> _Data records_:
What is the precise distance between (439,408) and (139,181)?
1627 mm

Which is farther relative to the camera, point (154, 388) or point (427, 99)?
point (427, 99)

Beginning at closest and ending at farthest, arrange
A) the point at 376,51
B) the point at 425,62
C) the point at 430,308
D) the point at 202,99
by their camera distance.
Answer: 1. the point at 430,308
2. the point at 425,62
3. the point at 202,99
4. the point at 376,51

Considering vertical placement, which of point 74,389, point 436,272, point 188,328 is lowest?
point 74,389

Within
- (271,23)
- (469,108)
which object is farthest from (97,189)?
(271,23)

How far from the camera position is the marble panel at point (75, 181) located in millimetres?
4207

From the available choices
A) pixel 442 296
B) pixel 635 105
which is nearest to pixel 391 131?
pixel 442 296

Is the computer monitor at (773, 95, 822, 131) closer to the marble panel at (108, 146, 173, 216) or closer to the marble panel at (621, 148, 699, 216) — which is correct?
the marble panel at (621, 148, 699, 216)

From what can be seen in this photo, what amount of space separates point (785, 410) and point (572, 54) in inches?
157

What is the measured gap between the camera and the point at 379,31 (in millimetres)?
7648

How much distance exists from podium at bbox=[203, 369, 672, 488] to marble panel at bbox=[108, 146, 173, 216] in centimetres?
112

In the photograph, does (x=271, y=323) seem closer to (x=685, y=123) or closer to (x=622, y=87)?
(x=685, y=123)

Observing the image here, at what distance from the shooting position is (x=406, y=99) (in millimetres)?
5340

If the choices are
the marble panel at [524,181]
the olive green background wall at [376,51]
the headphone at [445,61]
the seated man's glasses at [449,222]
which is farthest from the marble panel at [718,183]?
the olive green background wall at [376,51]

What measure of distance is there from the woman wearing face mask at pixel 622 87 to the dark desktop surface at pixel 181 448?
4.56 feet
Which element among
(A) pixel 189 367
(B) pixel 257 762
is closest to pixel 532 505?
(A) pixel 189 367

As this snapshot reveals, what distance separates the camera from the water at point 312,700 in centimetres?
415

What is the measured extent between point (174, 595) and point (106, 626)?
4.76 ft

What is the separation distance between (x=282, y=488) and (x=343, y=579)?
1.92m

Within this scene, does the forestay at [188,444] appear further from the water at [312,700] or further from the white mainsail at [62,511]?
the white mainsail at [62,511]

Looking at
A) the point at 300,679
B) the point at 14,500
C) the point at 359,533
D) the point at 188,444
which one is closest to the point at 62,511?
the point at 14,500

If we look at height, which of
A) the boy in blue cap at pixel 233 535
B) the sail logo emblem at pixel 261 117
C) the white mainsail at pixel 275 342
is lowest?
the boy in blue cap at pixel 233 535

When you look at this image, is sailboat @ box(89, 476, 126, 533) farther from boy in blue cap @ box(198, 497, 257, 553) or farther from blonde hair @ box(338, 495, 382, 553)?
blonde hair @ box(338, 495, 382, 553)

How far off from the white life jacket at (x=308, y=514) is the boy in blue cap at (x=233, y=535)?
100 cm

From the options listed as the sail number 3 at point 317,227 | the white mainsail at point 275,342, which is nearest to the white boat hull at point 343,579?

> _Task to carry out_: Can you copy the records word for word, from the line containing "Which element among" through the end of the records, with both ends included?

> _Response_:
Which element among
(A) pixel 189 367
(B) pixel 257 762
is closest to pixel 532 505?
(A) pixel 189 367

As this snapshot reveals, what distance separates the camera from the water at point 312,700 in centimetres?
415

What is the measured extent between point (174, 595) and point (106, 626)?
4.76 ft

What is the separation distance between (x=282, y=488) and (x=343, y=579)?
1.92m

Within this scene, does the forestay at [188,444] appear further from the water at [312,700] or further from the white mainsail at [62,511]?
the white mainsail at [62,511]

Looking at
A) the point at 300,679
B) the point at 14,500
C) the point at 359,533
D) the point at 188,444
which one is closest to the point at 62,511?
the point at 14,500

If we look at height, which of
A) the boy in blue cap at pixel 233 535
B) the sail logo emblem at pixel 261 117
C) the white mainsail at pixel 275 342
is lowest?
the boy in blue cap at pixel 233 535

When you look at this image, is sailboat @ box(89, 476, 126, 533) farther from boy in blue cap @ box(198, 497, 257, 553) or farther from blonde hair @ box(338, 495, 382, 553)?
blonde hair @ box(338, 495, 382, 553)

How far off from the white life jacket at (x=308, y=514) is the boy in blue cap at (x=233, y=535)?
100 cm

From the options listed as the sail number 3 at point 317,227 | the white mainsail at point 275,342, which is nearest to the white boat hull at point 343,579?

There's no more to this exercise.